■ **GIVEN RECORDS**:
** Begin **

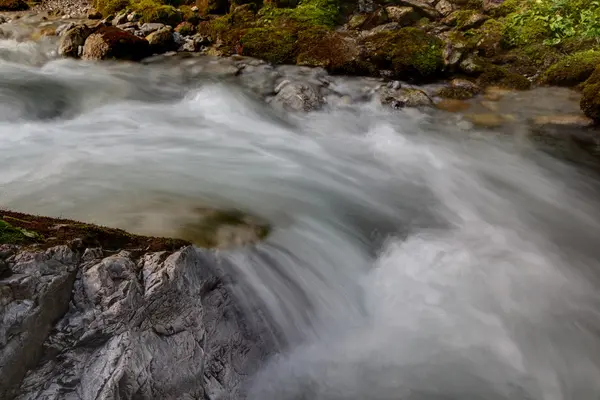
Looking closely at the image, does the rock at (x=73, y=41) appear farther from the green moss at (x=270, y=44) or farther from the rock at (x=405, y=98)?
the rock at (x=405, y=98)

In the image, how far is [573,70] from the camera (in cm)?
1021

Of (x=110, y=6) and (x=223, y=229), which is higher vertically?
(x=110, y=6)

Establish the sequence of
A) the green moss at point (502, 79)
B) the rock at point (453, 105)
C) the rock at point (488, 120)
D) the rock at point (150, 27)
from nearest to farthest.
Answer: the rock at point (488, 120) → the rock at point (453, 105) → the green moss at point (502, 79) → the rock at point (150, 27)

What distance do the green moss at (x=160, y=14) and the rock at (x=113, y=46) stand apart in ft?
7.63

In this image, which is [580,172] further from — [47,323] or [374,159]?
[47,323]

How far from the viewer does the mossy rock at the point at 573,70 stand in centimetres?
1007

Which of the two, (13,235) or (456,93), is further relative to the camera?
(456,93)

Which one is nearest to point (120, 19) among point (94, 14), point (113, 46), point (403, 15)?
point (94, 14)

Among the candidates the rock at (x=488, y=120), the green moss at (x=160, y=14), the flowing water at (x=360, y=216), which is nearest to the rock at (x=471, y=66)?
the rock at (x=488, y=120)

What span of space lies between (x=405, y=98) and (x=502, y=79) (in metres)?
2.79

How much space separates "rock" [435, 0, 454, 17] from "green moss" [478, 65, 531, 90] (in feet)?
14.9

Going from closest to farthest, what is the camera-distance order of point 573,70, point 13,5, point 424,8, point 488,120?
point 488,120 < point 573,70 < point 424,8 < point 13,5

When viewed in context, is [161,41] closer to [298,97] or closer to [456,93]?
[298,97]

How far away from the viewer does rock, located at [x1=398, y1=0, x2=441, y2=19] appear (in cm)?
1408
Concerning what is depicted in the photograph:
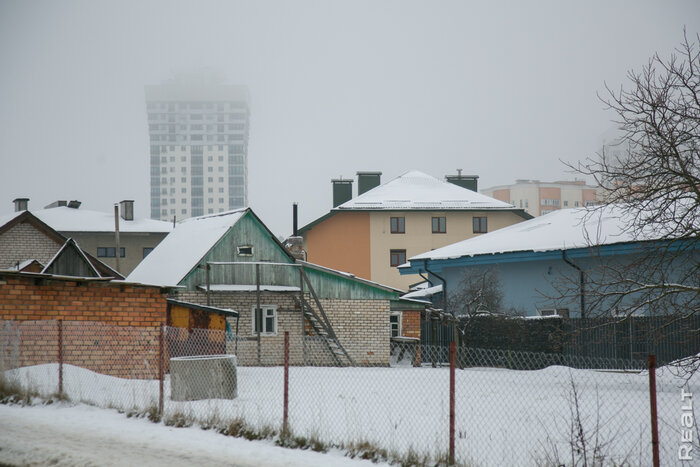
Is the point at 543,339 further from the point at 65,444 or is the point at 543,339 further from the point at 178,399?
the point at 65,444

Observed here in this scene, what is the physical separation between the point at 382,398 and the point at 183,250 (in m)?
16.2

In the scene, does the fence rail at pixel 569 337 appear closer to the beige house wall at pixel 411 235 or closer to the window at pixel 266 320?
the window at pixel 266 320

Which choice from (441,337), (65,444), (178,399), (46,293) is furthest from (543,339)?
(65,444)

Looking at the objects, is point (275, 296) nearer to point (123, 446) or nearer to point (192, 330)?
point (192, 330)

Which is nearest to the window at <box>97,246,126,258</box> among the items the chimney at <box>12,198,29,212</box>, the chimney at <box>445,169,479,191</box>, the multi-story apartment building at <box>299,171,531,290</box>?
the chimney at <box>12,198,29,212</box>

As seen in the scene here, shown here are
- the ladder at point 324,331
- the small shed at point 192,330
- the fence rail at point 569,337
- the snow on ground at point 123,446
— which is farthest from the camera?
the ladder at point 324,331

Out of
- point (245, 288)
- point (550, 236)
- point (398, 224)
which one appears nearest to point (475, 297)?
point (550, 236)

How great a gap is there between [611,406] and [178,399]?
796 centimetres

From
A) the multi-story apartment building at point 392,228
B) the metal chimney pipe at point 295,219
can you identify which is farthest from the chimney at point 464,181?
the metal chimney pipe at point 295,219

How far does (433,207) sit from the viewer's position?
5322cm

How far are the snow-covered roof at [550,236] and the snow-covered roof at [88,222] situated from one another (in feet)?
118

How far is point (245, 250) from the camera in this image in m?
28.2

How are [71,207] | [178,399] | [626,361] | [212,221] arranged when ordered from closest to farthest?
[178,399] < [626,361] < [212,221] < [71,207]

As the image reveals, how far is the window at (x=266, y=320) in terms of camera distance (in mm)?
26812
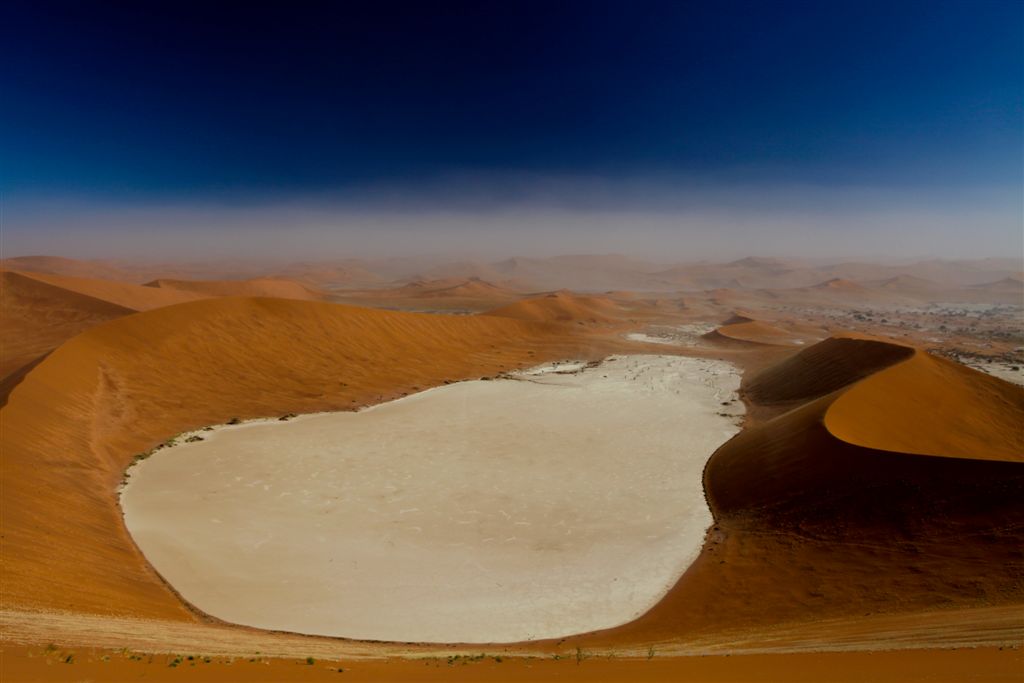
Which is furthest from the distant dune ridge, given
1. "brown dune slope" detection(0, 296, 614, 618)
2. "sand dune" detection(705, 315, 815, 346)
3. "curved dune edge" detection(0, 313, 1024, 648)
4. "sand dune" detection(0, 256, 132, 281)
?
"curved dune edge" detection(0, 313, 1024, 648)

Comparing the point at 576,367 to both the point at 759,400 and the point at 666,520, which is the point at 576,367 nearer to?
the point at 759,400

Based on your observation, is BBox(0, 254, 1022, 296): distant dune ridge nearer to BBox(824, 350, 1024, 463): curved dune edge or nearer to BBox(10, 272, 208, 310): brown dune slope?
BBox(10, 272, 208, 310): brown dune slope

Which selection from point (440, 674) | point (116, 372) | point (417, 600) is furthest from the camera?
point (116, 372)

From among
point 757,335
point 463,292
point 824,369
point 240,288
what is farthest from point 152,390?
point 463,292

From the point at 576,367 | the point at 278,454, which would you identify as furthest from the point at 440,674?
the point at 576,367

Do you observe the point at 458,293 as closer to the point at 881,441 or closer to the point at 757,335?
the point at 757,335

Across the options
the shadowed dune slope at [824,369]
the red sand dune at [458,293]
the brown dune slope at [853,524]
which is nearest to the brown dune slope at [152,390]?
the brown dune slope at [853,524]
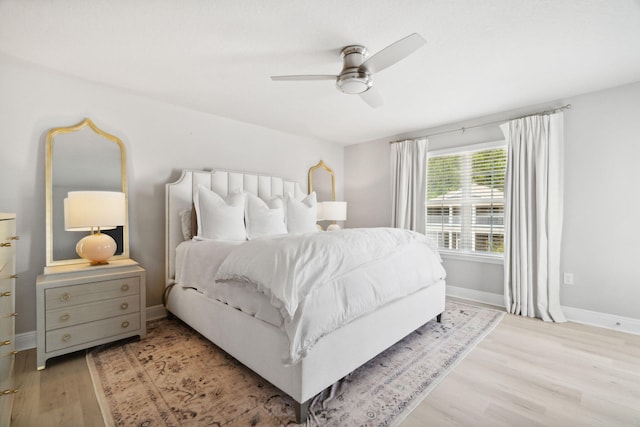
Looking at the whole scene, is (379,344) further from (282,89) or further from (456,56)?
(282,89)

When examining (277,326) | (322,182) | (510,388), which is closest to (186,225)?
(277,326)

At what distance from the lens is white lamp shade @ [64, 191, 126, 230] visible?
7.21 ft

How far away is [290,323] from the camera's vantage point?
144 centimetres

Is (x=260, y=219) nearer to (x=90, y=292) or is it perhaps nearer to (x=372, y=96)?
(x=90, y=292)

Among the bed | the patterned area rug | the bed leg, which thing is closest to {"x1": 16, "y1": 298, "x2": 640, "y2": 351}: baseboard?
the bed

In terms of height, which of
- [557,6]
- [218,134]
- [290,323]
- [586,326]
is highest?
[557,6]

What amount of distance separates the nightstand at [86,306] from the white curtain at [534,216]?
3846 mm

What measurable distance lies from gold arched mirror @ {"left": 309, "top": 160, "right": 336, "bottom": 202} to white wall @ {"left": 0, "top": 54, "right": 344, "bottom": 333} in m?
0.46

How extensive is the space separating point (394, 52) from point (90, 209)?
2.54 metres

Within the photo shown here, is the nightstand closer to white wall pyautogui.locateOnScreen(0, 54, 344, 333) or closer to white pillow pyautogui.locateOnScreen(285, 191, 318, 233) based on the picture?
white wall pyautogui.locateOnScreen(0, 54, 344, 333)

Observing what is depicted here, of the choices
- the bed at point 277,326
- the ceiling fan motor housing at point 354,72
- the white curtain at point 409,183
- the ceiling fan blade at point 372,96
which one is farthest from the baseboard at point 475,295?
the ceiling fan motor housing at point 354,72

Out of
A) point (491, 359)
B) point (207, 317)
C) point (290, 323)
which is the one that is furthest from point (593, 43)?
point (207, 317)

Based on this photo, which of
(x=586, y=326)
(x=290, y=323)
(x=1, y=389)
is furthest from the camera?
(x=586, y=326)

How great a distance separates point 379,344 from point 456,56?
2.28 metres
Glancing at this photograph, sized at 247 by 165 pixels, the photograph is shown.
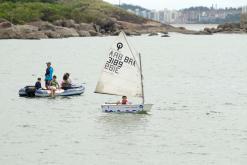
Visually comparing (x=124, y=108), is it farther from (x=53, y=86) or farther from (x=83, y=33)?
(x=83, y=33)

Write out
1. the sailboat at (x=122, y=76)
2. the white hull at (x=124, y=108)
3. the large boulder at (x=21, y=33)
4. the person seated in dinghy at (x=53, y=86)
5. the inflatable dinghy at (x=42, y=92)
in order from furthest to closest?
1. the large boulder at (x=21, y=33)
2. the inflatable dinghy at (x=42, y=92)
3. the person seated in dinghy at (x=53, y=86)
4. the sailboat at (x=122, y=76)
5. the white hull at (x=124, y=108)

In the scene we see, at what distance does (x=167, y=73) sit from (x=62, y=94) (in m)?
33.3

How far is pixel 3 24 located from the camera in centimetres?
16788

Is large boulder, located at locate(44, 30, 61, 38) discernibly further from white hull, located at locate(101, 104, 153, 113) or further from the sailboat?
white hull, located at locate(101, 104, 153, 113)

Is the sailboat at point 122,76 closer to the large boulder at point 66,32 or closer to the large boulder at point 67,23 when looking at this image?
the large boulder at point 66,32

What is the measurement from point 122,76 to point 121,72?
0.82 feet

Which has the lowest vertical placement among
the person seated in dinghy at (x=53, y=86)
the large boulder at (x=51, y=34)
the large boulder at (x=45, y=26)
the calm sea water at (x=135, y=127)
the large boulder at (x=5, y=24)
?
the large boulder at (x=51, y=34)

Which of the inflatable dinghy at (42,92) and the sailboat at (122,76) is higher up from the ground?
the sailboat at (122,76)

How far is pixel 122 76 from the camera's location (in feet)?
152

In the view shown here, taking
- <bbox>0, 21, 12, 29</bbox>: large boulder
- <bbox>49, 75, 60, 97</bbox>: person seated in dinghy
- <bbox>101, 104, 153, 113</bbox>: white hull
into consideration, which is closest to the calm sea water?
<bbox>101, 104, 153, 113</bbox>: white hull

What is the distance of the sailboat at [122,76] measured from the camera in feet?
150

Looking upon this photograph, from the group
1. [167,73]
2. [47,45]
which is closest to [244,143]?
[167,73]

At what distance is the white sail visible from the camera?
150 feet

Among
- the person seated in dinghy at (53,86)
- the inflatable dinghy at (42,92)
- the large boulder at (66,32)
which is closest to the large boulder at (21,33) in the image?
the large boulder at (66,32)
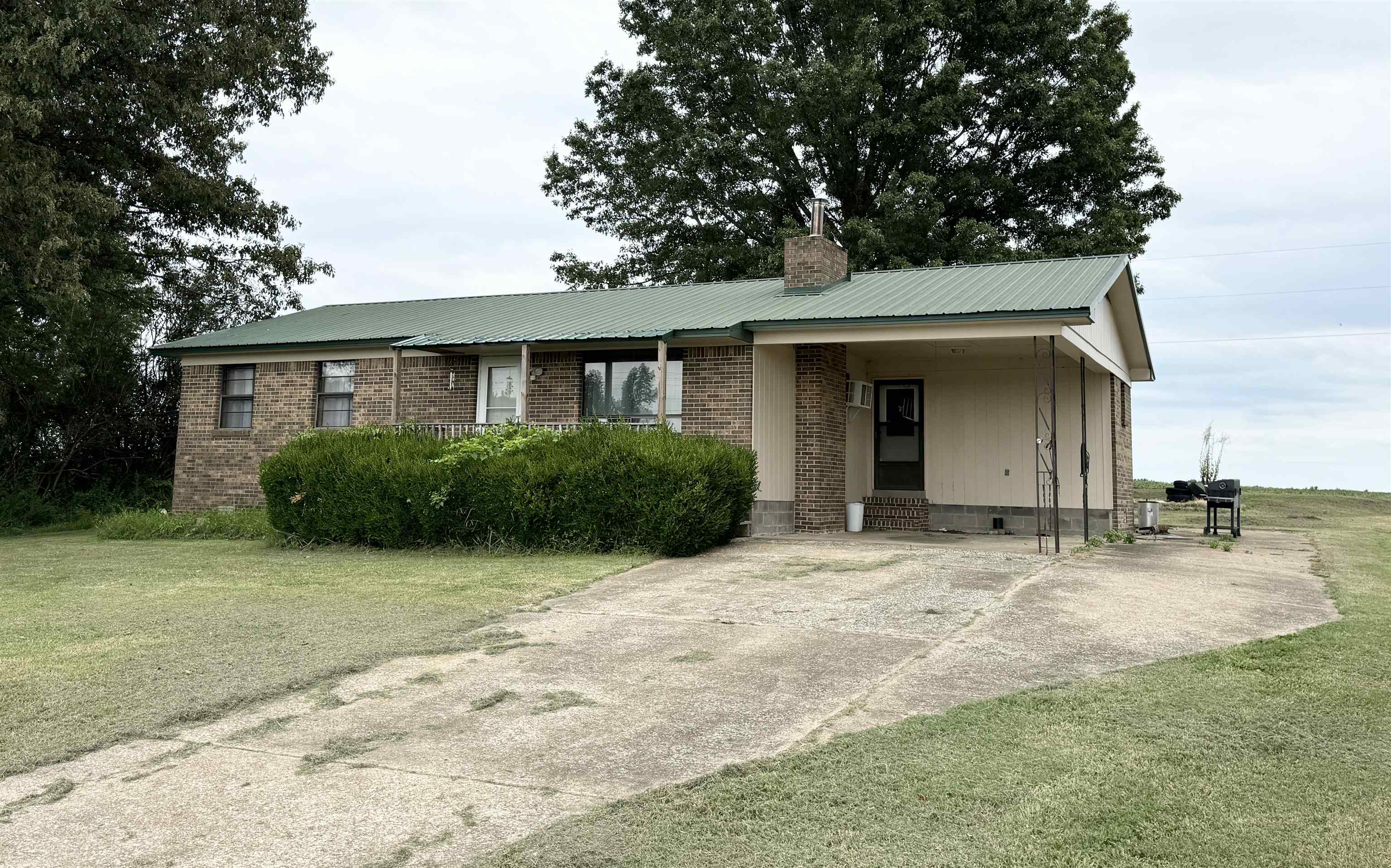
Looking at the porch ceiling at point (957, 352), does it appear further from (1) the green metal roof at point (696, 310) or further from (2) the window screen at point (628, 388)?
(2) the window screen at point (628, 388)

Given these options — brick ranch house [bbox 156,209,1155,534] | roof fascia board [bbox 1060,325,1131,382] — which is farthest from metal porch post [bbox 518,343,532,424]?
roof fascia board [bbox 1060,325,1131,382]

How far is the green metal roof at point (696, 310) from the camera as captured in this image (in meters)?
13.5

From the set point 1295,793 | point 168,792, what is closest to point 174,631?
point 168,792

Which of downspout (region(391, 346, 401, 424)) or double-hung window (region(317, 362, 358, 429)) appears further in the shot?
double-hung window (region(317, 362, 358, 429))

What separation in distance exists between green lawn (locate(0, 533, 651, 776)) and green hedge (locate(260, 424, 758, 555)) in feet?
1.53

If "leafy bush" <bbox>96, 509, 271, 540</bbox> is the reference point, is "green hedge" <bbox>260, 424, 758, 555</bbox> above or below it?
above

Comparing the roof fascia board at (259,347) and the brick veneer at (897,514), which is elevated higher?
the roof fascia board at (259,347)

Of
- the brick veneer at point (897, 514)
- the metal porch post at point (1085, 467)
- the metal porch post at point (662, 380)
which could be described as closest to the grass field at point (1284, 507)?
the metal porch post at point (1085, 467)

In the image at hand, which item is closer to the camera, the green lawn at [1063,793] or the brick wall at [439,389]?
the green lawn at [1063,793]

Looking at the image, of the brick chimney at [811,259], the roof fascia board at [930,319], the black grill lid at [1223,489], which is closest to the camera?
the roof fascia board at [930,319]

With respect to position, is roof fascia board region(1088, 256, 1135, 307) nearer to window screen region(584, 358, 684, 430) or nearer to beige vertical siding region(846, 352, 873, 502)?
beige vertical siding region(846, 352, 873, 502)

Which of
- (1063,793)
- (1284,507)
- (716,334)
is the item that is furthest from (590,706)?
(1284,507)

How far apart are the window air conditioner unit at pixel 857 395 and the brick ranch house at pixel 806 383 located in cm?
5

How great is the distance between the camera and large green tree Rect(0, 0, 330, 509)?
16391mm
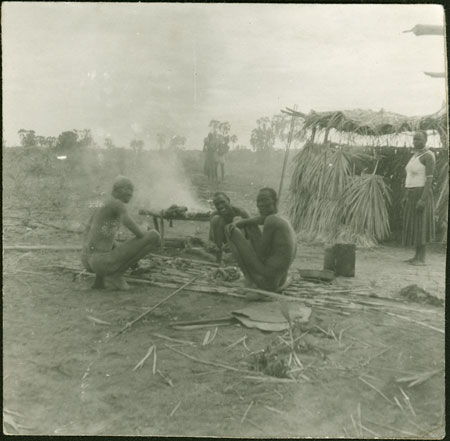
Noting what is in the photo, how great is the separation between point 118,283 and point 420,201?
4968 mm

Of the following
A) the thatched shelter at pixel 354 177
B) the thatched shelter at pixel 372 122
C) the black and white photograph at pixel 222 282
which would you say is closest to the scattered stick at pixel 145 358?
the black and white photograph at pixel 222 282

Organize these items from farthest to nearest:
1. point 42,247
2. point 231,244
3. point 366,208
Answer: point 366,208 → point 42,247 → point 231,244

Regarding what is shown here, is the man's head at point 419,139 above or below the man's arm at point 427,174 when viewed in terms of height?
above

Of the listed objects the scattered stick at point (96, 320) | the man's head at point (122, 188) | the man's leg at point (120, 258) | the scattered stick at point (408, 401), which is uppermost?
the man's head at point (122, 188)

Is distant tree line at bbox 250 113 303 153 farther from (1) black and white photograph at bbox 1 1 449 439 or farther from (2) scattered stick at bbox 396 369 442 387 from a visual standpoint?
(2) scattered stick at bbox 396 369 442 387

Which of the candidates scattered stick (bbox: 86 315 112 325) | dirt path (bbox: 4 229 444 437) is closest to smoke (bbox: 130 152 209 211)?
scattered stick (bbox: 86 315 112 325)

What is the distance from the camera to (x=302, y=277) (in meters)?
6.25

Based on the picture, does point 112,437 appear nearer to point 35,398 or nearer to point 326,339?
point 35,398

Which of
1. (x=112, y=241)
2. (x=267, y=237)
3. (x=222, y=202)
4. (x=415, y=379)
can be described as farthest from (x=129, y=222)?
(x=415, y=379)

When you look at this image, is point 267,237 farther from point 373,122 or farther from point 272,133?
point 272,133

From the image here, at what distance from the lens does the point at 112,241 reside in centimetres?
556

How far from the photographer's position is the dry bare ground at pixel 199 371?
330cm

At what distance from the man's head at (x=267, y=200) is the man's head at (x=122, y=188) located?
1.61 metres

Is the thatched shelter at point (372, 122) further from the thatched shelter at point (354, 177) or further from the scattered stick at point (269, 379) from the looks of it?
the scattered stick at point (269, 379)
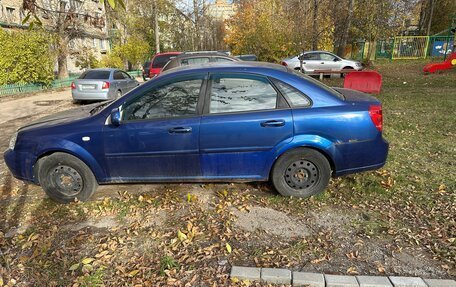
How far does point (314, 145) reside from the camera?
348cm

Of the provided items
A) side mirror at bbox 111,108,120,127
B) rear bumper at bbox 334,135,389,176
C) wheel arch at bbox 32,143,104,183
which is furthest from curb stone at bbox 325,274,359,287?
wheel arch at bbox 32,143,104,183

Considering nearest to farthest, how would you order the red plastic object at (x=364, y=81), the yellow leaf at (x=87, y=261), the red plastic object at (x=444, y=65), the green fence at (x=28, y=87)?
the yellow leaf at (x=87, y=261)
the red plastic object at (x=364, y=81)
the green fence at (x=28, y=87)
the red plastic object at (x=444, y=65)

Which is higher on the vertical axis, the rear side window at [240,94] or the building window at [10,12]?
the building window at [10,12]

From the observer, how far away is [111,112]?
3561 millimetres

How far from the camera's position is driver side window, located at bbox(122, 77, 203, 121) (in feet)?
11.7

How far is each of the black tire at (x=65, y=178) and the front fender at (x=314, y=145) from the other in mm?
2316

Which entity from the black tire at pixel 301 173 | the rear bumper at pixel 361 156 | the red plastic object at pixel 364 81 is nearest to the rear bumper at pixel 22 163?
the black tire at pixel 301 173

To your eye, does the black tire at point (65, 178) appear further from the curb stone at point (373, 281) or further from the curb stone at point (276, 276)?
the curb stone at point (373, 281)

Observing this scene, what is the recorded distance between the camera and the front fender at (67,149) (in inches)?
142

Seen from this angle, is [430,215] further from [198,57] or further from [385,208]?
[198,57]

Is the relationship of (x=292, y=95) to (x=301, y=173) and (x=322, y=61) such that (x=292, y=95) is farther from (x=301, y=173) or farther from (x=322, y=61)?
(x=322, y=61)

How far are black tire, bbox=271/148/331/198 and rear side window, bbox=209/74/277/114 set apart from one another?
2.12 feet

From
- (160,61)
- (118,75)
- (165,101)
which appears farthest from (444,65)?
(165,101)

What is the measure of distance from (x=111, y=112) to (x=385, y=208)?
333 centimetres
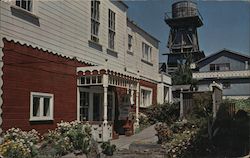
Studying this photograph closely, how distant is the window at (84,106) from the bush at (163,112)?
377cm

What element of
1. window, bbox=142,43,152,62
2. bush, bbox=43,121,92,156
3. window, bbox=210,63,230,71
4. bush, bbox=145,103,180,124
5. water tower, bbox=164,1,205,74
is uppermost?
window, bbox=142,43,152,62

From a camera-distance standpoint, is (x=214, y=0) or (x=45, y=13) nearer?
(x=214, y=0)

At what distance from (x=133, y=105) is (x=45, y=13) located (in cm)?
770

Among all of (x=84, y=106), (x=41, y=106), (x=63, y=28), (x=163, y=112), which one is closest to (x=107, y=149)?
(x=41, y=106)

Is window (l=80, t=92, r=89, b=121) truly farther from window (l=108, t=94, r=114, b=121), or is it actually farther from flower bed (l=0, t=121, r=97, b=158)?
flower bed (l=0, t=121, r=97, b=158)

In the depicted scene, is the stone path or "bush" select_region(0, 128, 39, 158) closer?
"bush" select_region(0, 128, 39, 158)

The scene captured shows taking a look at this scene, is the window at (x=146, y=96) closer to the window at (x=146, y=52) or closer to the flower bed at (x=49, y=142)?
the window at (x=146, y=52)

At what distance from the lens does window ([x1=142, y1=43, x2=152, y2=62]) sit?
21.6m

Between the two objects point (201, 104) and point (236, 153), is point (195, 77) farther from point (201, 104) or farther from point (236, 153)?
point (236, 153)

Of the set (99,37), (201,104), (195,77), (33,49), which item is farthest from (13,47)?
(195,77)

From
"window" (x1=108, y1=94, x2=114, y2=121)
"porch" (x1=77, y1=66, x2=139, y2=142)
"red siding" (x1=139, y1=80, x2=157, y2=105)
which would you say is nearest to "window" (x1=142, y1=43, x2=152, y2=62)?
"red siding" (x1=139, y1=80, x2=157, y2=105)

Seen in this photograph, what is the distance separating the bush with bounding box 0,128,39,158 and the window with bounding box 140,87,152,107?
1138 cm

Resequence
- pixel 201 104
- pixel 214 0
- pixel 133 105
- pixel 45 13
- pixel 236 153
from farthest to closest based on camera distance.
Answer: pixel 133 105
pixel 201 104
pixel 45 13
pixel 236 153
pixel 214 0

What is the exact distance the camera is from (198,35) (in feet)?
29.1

** End **

■ **SHORT TASK**: Copy the rows above word for word, starting at the line that contains "Glancing at this" and stopping after the line that contains "5. the white hull at (x=124, y=108)". Leave the picture out of your copy.

■ **THE RESPONSE**:
Glancing at this photograph, sized at 247 by 165 pixels, the photograph is shown.
Visually comparing (x=124, y=108), is it farther from (x=53, y=86) or farther from (x=83, y=33)?
(x=83, y=33)

Write out
1. the sailboat at (x=122, y=76)
2. the white hull at (x=124, y=108)
3. the large boulder at (x=21, y=33)
4. the person seated in dinghy at (x=53, y=86)
5. the inflatable dinghy at (x=42, y=92)
in order from furthest to closest?
1. the large boulder at (x=21, y=33)
2. the inflatable dinghy at (x=42, y=92)
3. the person seated in dinghy at (x=53, y=86)
4. the sailboat at (x=122, y=76)
5. the white hull at (x=124, y=108)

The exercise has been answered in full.